OBJECTIVE 1:
According to the antenna thread, what is the feedpoint impedance of a 1/4 wave ground plane when the radials are at a 90 degree angle to the radiator?
OBJECTIVE 2:
Rewrite part of the listing as a numbered list with blank lines omitted. Begin at the line that has "At what range" and stop after the line that has "1.31 meters".

DOCUMENT SECTION:
----------
Ok, got to ask... beer or?
was on the way to a womans softball game (as i was the manager) with a
female in the truck so it was beer

Hey Vinnie............I can help you. The formula for a 1/4 wavelength
radiator is (234 / F) whereby F is the frequency in MHz. This will give you
the length in feet. For the radials, (237 / F) will give you that length.
Always remember...multiply the radiator length by 1.05 and that is another
way of calculating the 1/4 wavelength radials.
The feedpoint impedance of a 1/4 wave ground plane is 37 ohms when you have
the radials at a 90 degree angle with respect to the radiator. If you have
the radials drooped at a 45 degree angle, the impedance rises to
approximately 50 ohms.
If you have a single radial drooped at a 180 degree angle with respect to
the radiator, the impedance rises to 75 ohms.
There was an article in RF Design magazine a few years back, explaining why
certain impedances are used in the RF industry.
72 ohms was the impedance that produced minimum cable losses...........50
ohms is a happy medium.
----------
DATA SUPPLIED:
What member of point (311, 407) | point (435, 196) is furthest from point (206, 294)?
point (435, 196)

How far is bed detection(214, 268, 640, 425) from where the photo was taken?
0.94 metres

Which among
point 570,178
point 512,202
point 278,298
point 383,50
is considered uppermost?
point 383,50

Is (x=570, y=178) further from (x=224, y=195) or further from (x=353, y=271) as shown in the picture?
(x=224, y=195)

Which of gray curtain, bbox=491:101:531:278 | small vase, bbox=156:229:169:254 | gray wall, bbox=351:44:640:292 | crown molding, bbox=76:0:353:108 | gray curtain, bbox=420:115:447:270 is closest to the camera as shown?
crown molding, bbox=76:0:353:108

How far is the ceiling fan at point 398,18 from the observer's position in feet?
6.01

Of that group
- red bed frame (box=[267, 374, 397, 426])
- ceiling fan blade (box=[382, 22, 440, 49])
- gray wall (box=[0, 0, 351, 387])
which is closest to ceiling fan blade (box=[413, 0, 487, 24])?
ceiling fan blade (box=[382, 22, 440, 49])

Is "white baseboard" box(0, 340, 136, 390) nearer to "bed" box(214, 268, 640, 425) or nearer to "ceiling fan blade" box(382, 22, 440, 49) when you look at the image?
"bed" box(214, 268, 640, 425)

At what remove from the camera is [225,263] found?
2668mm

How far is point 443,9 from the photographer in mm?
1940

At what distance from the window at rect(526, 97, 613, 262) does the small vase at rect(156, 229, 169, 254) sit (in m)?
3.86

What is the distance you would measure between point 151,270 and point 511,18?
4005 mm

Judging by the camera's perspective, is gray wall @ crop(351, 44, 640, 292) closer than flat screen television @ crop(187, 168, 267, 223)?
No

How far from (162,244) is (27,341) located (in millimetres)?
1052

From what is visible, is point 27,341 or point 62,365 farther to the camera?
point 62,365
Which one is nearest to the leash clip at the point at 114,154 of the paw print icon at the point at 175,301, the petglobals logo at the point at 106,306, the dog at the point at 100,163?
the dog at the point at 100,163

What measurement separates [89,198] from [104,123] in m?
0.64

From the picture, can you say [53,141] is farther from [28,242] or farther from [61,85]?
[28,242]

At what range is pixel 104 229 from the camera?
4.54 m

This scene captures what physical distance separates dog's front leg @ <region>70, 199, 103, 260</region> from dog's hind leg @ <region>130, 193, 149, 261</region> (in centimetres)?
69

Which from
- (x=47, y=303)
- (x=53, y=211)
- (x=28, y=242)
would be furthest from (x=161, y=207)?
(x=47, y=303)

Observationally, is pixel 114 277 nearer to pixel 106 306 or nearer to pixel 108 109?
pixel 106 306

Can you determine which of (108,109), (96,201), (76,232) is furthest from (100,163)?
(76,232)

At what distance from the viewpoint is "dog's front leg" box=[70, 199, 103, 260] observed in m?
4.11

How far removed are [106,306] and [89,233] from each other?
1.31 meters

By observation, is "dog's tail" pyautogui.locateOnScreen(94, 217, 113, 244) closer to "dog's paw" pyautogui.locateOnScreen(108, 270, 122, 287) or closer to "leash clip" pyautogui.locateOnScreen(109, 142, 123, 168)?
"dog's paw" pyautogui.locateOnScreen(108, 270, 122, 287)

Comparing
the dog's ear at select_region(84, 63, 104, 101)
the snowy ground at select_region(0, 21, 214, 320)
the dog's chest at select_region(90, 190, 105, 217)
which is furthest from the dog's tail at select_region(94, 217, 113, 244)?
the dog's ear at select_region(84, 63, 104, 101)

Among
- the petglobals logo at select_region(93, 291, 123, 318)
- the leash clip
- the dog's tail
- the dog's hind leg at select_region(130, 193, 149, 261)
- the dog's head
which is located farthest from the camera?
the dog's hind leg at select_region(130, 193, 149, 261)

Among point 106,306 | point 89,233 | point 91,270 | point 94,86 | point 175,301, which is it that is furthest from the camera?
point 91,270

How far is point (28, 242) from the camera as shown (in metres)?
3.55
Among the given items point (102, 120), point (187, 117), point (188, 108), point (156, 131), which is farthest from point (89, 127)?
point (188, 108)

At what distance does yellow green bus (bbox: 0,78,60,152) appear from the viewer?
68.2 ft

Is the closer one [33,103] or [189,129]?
----------
TASK RESULT 1:
37 ohms

TASK RESULT 2:
1. At what range is pixel 104 229 from the camera?
2. 4.54 m
3. This scene captures what physical distance separates dog's front leg @ <region>70, 199, 103, 260</region> from dog's hind leg @ <region>130, 193, 149, 261</region> (in centimetres)?
4. 69
5. Which from
6. - (x=47, y=303)
7. - (x=53, y=211)
8. - (x=28, y=242)
9. would be furthest from (x=161, y=207)?
10. (x=47, y=303)
11. Observationally, is pixel 114 277 nearer to pixel 106 306 or nearer to pixel 108 109?
12. pixel 106 306
13. Can you determine which of (108,109), (96,201), (76,232) is furthest from (100,163)?
14. (76,232)
15. At what distance from the viewpoint is "dog's front leg" box=[70, 199, 103, 260] observed in m?
16. 4.11
17. How far removed are [106,306] and [89,233] from each other?
18. 1.31 meters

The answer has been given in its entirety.